══ Estratto del testo ══
Popoli che facevano paura: gli zingari


Gli zingari erano una popolazione nomade d’origine indiana, composta da varie etnie, che dopo una lunga migrazione apparve in Europa alla fine del Medioevo. Oggi sono una popolazione quasi del tutto sedentarizzata, ma spesso continuano a far paura.

La comparsa degli zingari in Europa

Le prime apparizioni degli zingari in Europa risalgono alla fine del Medioevo. In Italia si comincia a parlarne nel 1422: due cronache dell’epoca riportano la presenza di zingari diretti a Roma dal papa, che si fermano a Bologna e poi a Forlì per alcune settimane. In un’altra cronaca riguardante la città di Fermo si narra che si presentarono in città una cinquantina di persone in possesso di privilegi papali: vengono indicati come «zengari» e dicono di essere un popolo del Faraone.

Se in un primo momento nel XV secolo si assiste, nei confronti degli zingari, a una fase di accoglienza – vengono percepiti infatti come pellegrini –, nel XVI comincia una fase di persecuzione che avrà il suo culmine durante il periodo nazista, nel corso del quale moriranno nei lager, oltre agli ebrei, 500.000 zingari.

Gli zingari vennero infatti identificati come criminali e sottoposti a vessazioni di vario genere. La Dieta di Augusta del 1500 non riconosceva come reato l’uccisione di uno zingaro. Un editto emesso a Milano nel 1563 permetteva a chiunque, nel caso non si potessero catturare, di ammazzarli impunemente e di portar loro via bestiame e denaro.
═══
══ Dati di partenza ══
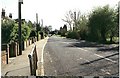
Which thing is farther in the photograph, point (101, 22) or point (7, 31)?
point (101, 22)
═══
Obiettivo dell'esercizio:
In base al testo sugli zingari, rispondi a queste domande:
1. In che anno si comincia a parlare degli zingari in Italia?
2. Con quale nome vengono indicati gli zingari nella cronaca sulla città di Fermo?
3. Che cosa permetteva l'editto emesso a Milano nel 1563?

Risultato dell'esercizio:
1. Nel 1422.
2. Vengono indicati come «zengari».
3. Se non si potevano catturare, permetteva a chiunque di ammazzarli impunemente e di portar loro via bestiame e denaro.